The full listing should be set down again without a single alteration.

——

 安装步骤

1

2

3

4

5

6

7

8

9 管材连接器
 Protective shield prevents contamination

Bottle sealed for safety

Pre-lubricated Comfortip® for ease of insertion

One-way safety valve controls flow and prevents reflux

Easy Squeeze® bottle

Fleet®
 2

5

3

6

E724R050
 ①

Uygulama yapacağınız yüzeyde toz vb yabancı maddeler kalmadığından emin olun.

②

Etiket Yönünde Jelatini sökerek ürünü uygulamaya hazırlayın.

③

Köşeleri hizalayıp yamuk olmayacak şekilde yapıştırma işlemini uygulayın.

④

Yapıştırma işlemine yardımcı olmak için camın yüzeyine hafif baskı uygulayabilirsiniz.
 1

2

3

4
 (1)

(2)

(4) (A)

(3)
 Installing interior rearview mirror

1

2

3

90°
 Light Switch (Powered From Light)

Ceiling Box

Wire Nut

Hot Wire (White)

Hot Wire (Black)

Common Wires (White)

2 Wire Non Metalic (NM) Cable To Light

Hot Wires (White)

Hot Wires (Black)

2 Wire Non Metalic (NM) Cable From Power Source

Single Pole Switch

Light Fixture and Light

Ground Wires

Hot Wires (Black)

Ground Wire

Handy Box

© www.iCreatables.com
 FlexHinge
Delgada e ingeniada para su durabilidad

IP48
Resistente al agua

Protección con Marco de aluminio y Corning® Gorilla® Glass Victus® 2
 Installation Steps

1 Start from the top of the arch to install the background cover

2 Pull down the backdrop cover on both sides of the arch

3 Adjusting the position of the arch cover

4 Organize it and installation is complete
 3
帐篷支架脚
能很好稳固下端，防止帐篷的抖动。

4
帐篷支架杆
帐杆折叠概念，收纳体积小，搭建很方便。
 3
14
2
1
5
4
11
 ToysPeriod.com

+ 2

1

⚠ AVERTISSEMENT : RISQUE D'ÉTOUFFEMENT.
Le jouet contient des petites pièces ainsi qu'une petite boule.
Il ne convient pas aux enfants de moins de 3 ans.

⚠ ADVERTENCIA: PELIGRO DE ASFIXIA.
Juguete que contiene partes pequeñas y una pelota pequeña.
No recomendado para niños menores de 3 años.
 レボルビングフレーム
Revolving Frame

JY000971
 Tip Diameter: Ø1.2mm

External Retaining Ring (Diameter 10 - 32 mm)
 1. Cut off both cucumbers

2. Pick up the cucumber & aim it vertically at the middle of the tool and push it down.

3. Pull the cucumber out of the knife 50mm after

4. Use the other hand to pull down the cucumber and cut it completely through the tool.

——

## SOLVED PROBLEM
 安装步骤

1

2

3

4

5

6

7

8

9 管材连接器
 Protective shield prevents contamination

Bottle sealed for safety

Pre-lubricated Comfortip® for ease of insertion

One-way safety valve controls flow and prevents reflux

Easy Squeeze® bottle

Fleet®
 2

5

3

6

E724R050
 ①

Uygulama yapacağınız yüzeyde toz vb yabancı maddeler kalmadığından emin olun.

②

Etiket Yönünde Jelatini sökerek ürünü uygulamaya hazırlayın.

③

Köşeleri hizalayıp yamuk olmayacak şekilde yapıştırma işlemini uygulayın.

④

Yapıştırma işlemine yardımcı olmak için camın yüzeyine hafif baskı uygulayabilirsiniz.
 1

2

3

4
 (1)

(2)

(4) (A)

(3)
 Installing interior rearview mirror

1

2

3

90°
 Light Switch (Powered From Light)

Ceiling Box

Wire Nut

Hot Wire (White)

Hot Wire (Black)

Common Wires (White)

2 Wire Non Metalic (NM) Cable To Light

Hot Wires (White)

Hot Wires (Black)

2 Wire Non Metalic (NM) Cable From Power Source

Single Pole Switch

Light Fixture and Light

Ground Wires

Hot Wires (Black)

Ground Wire

Handy Box

© www.iCreatables.com
 FlexHinge
Delgada e ingeniada para su durabilidad

IP48
Resistente al agua

Protección con Marco de aluminio y Corning® Gorilla® Glass Victus® 2
 Installation Steps

1 Start from the top of the arch to install the background cover

2 Pull down the backdrop cover on both sides of the arch

3 Adjusting the position of the arch cover

4 Organize it and installation is complete
 3
帐篷支架脚
能很好稳固下端，防止帐篷的抖动。

4
帐篷支架杆
帐杆折叠概念，收纳体积小，搭建很方便。
 3
14
2
1
5
4
11
 ToysPeriod.com

+ 2

1

⚠ AVERTISSEMENT : RISQUE D'ÉTOUFFEMENT.
Le jouet contient des petites pièces ainsi qu'une petite boule.
Il ne convient pas aux enfants de moins de 3 ans.

⚠ ADVERTENCIA: PELIGRO DE ASFIXIA.
Juguete que contiene partes pequeñas y una pelota pequeña.
No recomendado para niños menores de 3 años.
 レボルビングフレーム
Revolving Frame

JY000971
 Tip Diameter: Ø1.2mm

External Retaining Ring (Diameter 10 - 32 mm)
 1. Cut off both cucumbers

2. Pick up the cucumber & aim it vertically at the middle of the tool and push it down.

3. Pull the cucumber out of the knife 50mm after

4. Use the other hand to pull down the cucumber and cut it completely through the tool.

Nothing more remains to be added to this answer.